Instrucciones>
Reproduce el pasaje del artículo que empieza en las palabras "No debemos olvidar" y termina después de "a ese periodo.", sustituyendo "reto" por "desafío".

Artículo>
══════

No debemos olvidar también
que estamos aquí nada más que por un tiempo, que la vida es un espacio, que se
extiende desde el nacimiento hasta la muerte, y el reto que tenemos es darle
sentido a ese periodo.
Sin embargo, en lugar de encontrar
una misión, a lo que nos dedicamos es a controlarlo todo, incluso lo
incontrolable: el tiempo, la salud, la felicidad, el modo de vida, los
nacimientos, las relaciones humanas, la muerte. No estaría de más de
reflexionar sobre lo que nos advierte el evangelista Mateo: «¿Quién de
vosotros, por mucho que se afane, puede añadir una sola hora a su existencia?»
(Mateo, 6, 27).
Dostoyevski en la novela Los
hermanos Karamazov nos da una buena reflexión sobre el tema que estamos
tratando:
Aliosha: Lo comprendo todo perfectamente,
Iván. ……….. Me encanta tu ardiente amor a la vida. A mi entender, se debe
amar la vida por encima de todo.
Iván: ¿Incluso más que al sentido de la
vida?
Aliosha: Desde luego. Hay que amarla antes
de razonar, sin lógica, como has dicho. Sólo entonces se puede comprender su
sentido.
Por lo tanto, ese sentido es
ya el de nuestras vidas, no tenemos que inventarlo; más bien tenemos que
reencontrarlo, sentirlo, hacérselo sentir al otro. La experiencia del
sinsentido de la muerte que me espera, deja aparecer una nueva solidaridad con
el otro, que estrecha los lazos y me ayuda a descubrir y a redescubrir lo
esencial: no puedo hacer nada contra mi angustia, no puedo realmente alargar mi
modesta vida «ni una sola hora», no puedo siquiera alcanzar la felicidad, pero
puedo socorrer al otro, intentar hacerle feliz y digno de existir. Todo cuanto
me apega al sentido, todo cuanto me da esperanza es la espera de una vida con
sentido para el otro, para que el otro pueda vivir como si la vida tuviese un
sentido. Entonces será mi vida la que descubrirá su sentido, más allá de sí
misma. Como dice V. Frankl: “He
encontrado el sentido de mi vida ayudando a los demás, a encontrar el sentido
de las suyas”. En efecto, esta vida, que siempre es en
primer lugar la mía, no es jamás sólo la mía, sino la de todos aquellos que
comparten mi destino como mortal. Todos, como yo, han nacido y todos van a
perecer, y aunque resulte muy doloroso aplicar esta evidencia a la propia vida,
es necesario enfrentarse a ello.

══════

Preguntas espaciales sobre escenas>
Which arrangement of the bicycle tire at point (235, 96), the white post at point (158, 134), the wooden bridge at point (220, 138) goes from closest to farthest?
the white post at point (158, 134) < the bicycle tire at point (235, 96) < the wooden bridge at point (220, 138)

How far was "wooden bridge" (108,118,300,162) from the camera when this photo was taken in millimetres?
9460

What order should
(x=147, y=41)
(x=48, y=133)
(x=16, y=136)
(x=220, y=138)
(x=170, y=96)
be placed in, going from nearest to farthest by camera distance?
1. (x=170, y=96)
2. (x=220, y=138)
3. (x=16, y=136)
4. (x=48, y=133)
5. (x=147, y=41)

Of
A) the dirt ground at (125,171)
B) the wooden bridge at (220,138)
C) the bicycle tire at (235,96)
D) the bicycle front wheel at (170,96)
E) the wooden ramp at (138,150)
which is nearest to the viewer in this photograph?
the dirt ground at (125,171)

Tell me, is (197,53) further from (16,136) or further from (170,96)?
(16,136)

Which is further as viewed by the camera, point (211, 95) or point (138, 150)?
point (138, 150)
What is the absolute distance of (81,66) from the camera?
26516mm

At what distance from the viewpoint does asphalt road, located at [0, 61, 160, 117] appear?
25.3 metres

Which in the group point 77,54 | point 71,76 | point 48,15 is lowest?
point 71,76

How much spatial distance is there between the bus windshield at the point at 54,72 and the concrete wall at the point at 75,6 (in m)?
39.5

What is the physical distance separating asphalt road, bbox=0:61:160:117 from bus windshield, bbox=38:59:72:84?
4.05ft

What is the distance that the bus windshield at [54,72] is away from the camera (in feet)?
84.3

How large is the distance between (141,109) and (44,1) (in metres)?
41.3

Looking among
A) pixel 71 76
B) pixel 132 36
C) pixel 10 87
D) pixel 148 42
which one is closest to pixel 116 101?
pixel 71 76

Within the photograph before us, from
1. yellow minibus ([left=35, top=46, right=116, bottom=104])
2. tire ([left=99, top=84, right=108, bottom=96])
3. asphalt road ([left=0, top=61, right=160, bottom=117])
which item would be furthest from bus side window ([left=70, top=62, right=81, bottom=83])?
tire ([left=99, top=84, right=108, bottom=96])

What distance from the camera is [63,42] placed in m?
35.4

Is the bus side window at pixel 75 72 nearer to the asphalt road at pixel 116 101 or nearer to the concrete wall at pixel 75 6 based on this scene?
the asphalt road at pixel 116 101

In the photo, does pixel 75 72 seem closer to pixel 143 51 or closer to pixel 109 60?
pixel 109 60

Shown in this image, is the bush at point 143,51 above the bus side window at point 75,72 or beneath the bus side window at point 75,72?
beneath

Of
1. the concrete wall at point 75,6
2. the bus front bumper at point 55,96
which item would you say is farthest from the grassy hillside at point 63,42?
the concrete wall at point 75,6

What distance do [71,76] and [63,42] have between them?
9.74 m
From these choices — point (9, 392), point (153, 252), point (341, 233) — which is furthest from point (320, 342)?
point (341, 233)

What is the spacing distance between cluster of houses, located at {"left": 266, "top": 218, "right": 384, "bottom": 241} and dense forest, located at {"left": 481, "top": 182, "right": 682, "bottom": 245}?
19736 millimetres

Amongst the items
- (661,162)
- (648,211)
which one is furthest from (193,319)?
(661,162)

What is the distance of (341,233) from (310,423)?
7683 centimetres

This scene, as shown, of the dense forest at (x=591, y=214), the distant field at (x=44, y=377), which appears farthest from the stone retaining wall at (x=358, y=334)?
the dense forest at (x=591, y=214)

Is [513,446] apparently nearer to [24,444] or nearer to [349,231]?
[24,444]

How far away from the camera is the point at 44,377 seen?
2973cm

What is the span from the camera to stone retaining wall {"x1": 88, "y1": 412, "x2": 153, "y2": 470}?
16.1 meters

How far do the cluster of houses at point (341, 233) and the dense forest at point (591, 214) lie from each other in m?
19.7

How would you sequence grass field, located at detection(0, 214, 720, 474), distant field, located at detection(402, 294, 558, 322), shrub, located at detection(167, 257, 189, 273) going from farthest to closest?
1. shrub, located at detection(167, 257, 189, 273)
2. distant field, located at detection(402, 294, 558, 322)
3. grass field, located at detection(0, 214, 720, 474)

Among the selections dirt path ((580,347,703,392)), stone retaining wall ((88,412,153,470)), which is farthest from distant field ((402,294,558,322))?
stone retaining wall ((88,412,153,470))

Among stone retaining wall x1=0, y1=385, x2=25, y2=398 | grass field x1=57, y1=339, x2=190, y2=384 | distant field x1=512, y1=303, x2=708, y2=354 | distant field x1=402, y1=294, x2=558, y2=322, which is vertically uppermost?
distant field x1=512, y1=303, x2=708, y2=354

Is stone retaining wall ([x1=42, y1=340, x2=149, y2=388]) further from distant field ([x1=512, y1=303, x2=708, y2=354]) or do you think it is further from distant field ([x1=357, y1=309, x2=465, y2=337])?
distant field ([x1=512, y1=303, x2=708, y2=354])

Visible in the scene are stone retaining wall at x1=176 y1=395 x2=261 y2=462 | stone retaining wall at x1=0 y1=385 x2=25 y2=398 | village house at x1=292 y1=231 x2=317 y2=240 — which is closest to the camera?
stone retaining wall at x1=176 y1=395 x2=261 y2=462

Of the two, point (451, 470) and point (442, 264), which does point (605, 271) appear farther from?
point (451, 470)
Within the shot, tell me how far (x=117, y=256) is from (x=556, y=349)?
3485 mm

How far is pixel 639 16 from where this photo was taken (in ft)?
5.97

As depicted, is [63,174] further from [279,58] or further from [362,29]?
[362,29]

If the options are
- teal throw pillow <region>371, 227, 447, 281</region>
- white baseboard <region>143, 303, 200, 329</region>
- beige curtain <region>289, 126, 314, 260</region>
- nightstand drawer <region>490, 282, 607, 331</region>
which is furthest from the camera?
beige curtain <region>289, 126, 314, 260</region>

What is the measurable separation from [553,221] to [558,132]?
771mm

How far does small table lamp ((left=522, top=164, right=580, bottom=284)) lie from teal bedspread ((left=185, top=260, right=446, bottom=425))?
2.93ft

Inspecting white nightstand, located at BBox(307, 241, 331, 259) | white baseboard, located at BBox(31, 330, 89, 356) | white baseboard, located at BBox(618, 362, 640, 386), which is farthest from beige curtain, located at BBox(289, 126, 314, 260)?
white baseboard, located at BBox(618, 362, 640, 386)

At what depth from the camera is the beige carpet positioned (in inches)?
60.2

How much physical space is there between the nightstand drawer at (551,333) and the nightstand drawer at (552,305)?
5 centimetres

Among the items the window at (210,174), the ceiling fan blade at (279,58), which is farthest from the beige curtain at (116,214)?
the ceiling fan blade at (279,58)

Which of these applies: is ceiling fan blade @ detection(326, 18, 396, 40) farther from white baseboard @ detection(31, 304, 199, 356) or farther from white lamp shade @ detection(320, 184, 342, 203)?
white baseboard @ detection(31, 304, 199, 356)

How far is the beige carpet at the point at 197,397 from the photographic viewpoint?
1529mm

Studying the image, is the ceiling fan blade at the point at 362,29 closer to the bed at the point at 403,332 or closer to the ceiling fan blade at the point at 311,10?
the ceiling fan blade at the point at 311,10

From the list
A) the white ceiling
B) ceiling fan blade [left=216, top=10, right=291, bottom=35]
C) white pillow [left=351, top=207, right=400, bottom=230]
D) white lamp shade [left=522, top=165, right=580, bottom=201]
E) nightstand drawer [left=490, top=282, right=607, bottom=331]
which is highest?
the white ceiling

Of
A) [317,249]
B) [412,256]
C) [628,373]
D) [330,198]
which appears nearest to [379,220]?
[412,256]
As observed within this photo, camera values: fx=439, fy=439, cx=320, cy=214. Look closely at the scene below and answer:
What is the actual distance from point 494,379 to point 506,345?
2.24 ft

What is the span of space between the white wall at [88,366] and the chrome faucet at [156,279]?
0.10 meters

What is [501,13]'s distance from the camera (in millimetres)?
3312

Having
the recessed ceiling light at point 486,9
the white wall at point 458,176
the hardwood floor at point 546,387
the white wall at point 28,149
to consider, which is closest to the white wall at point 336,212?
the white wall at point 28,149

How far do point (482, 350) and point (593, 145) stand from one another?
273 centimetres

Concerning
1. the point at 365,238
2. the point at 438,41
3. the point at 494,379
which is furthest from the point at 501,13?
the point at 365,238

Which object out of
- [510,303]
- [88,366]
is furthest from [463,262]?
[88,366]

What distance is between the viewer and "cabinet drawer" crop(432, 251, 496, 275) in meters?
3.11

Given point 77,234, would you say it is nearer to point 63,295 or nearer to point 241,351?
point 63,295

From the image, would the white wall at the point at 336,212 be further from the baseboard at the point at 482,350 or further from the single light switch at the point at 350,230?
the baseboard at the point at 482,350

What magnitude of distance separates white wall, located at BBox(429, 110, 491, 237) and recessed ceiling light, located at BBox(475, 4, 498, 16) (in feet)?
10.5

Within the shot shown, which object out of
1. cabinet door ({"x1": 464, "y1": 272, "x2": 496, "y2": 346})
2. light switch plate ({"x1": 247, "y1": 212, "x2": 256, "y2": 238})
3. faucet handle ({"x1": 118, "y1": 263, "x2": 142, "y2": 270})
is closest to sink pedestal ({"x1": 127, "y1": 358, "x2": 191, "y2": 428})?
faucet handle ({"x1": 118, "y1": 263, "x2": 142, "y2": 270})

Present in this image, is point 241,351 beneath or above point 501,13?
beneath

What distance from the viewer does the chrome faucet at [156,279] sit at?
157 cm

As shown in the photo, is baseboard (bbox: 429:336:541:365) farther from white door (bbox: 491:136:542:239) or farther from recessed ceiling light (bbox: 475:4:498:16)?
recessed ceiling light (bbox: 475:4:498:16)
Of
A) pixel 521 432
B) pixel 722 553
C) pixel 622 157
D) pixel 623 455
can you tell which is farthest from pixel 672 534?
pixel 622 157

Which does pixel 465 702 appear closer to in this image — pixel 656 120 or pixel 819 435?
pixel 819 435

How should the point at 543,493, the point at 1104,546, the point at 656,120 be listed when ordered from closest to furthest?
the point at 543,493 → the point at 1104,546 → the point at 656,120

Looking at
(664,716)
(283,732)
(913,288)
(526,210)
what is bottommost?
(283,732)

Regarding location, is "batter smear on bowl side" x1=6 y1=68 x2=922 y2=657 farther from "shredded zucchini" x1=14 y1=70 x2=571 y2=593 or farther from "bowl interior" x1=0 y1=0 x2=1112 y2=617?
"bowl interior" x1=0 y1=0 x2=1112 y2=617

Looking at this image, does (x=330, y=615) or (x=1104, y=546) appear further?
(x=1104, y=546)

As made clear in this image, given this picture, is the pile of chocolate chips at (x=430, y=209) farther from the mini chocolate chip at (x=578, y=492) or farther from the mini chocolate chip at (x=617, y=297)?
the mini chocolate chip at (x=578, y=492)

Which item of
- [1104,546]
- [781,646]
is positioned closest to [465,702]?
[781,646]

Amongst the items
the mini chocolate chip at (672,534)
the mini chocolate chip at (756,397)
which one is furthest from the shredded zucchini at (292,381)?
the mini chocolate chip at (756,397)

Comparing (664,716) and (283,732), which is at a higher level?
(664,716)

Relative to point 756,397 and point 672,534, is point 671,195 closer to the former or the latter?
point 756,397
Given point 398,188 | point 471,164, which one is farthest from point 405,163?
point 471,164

══════

Resultado>
No debemos olvidar también
que estamos aquí nada más que por un tiempo, que la vida es un espacio, que se
extiende desde el nacimiento hasta la muerte, y el desafío que tenemos es darle
sentido a ese periodo.